┌─ Page

The below code chunk helps us to create generalised models with Binomial option using ggwr.basic() function

gwlr.fixed <- ggwr.basic(status ~distance_to_tertiary_road+
               distance_to_city+
               distance_to_town+
               is_urban+
               usage_capacity+
               water_source_clean+
               water_point_population+
               local_population_1km,
               data = osun_wp_sp,
               bw=bw.fixed,
               family="binomial",
               kernel="gaussian",
               adaptive=FALSE,
               longlat = FALSE)

 Iteration    Log-Likelihood
=========================
       0        -1959 
       1        -1680 
       2        -1531 
       3        -1447 
       4        -1413 
       5        -1413

3.9 Converting SDF into sf data.frame

To assess the performance of the gwLR, first let us convert the sdf object in as data frame by using the code chunk below

gwr.fixed <- as.data.frame(gwlr.fixed$SDF)

└─
┌─ Data provided

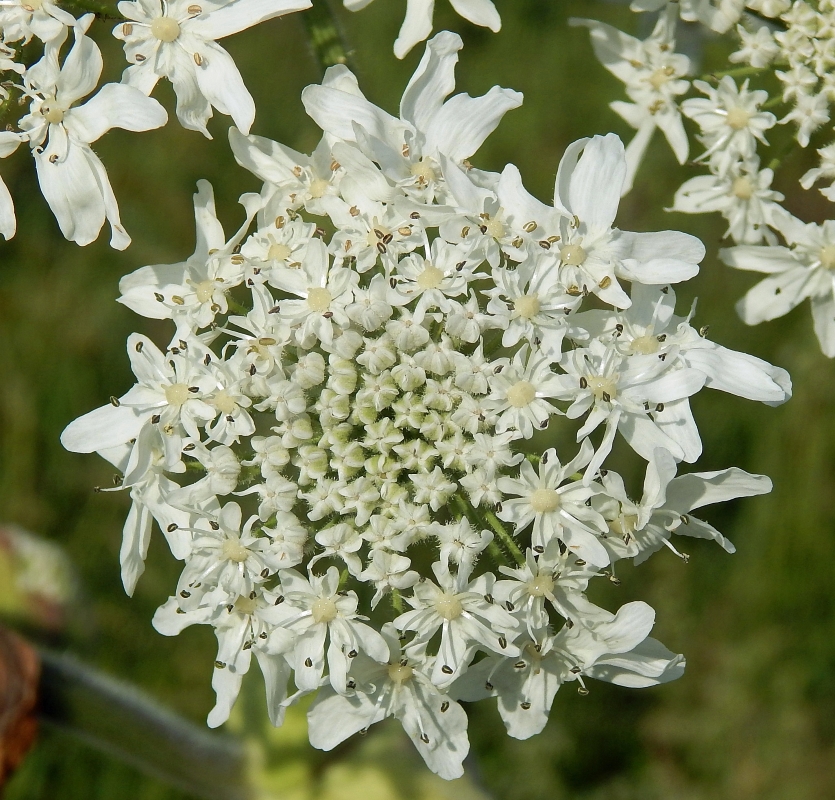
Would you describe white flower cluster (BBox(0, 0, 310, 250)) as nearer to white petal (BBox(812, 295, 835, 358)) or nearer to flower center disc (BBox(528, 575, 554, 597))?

└─

• _Given task 1_
In the excerpt about fitting a geographically weighted logistic regression in R, which kernel is passed to the ggwr.basic() function?
• _Given task 2_
Continue the walkthrough on fitting a geographically weighted logistic regression in R, starting after its last line of code.

• _Result 1_
The Gaussian kernel (kernel="gaussian").

• _Result 2_
Next, let us label yhat values greater than or equal to 0.5 into 1 and else 0. The result of the logic comparison operation will be saved into a field called most

gwr.fixed <- gwr.fixed %>%
  mutate(most = ifelse(gwr.fixed$yhat >=0.5,T,F))

gwr.fixed$y <- as.factor(gwr.fixed$y)
gwr.fixed$most <- as.factor(gwr.fixed$most)
CM <- confusionMatrix(data = gwr.fixed$most,
                      reference= gwr.fixed$y,
                      positive = "TRUE" )
CM

Confusion Matrix and Statistics

          Reference
Prediction FALSE TRUE
     FALSE  1833  268
     TRUE    281 2374
                                          
               Accuracy : 0.8846          
                 95% CI : (0.8751, 0.8935)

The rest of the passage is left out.